- DOCUMENT SEGMENT
* * * *

Calculate change in predicted response over diversity gradient
gradient_change_data.Rd
Helper function for creating the data to visualise a scatter-plot of the
response over a diversity gradient. The "richness" and "evenness"
diversity gradients are currently supported. The average (predicted) response
is calculated from all communities present at a given level of the
chosen diversity gradient in `data`. The output of this
function can be passed to the gradient_change_plot
function
to visualise results.
Arguments
- data
A data-frame consisting of variable proportions and any other necessary variables to make predictions from `model` or `coefficients`.
- prop
A vector identifying the column-names or indices of the columns containing the variable proportions in `data`.

* * * *

- DATA LINES
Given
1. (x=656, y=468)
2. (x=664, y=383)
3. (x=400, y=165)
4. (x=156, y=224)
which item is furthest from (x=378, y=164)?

* * * *

- AIM
Which two diversity gradients does the gradient_change_data help page say are currently supported?

- SOLUTION TO THIS TASK
The "richness" and "evenness" gradients.